Lessons from California and Germany

By Kolby Hoagland | December 27, 2013

Society’s problems arise from actions taken either on misinformation or the misperception of accurate information. The current snags impeding the healthy growth of the renewable energy sector in places like California and Germany demonstrate that the rise of a complex and highly diverse industry, like the renewable power industry, demands prudent forethought, pragmatic solutions, and a forward-looking roadmap that allows for market evolution. This week’s DataPoints Blog briefly looks at the long-term problem of intermittency and how the development of future power markets demands pragmatic solutions.
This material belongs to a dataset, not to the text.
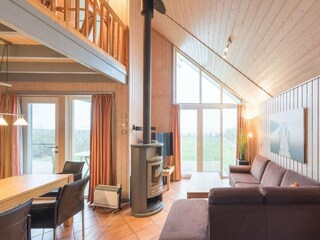 Casa de vacaciones Rechlin Características 2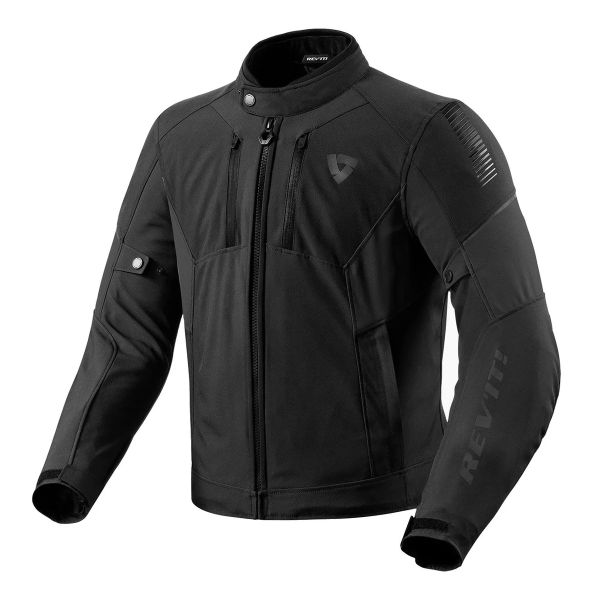 Cazadora moto REV'IT Catalyst H2O Black Cazadora moto REV'IT Catalyst H2O Black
From the initial development of wind and solar energy system, we have understood that the intermittency of these energy sources is a problem for electricity grids that require consistent sources of power; long has it been understood, but conveniently forgotten as wind and solar have come to dominate the renewable portfolios. In California and Germany, wind and solar are celebrated for providing a remarkable quantity of clean, renewable electricity. Germany fulfilled half of it midday demand for electricity with renewables in May in 2012. The accomplishment and record setting amount of renewable kWh from wind and solar is commendable, but the current reliance on these intermittent energy sources comes at a considerable cost. In a recent article from the Economist, “How to lose half a trillion euros,” substantial economic loss and reliability concerns from the move to the wind and solar low-carbon systems disquiet the excitement of simply reaching renewable generation targets. In California, the misalignment of power generation from renewables and overall demand on the grid causes price spikes in the late afternoon and early. As the sun goes down, thermal power plants are required to ramp up generation to meet the loss of generation from photovoltaic panels. Known as the “duck chart effect” and demonstrated in the graph below, greater penetration of solar over the coming years could lead to over generation on the grid and low electricity rates in the middle of the day and then a price spike in the late afternoon and early evening. Not only does this pose a problem to consumers who would ultimately bear the burden of the higher costs when the sun goes down, producers must have a reliable and relatively consistent price for the electricity that they produce. The limits that a thermal power plant can be ramped and dispatched makes greater solar and wind penetration difficult to handle.

Duck Graph

As policy makers, independent energy developers, and utilities answer society’s demand for more renewable power, hindsight rues the lack of foresight on the issue of wind and solar’s intermittency. The lack of energy storage and smart grid technologies pose limits of further growth. California recently mandated energy storage targets, but the scale and economics of energy storages still proves economically unfavorable. Smart grid technologies, such as appliances communicating to mitigate demand spikes, are also proving slow to materialize. On the other hand, biomass power, particularly biogas which is easily dispatchable, is a reliable option to solve market issues caused by the inadequacies of wind and solar. Biogas is an underused bioenergy source that could solve many of the issues that wind and solar generation pose. Policy makers and energy developers lack a long-term plan that incentivizes sustained growth of renewables on a grid that isn’t proving to be as malleable as once hoped. Pragmatic, flexible, long-term plans that look at biomass equal to wind and solar must be pursued to solve current issues that Germany and California are encountering.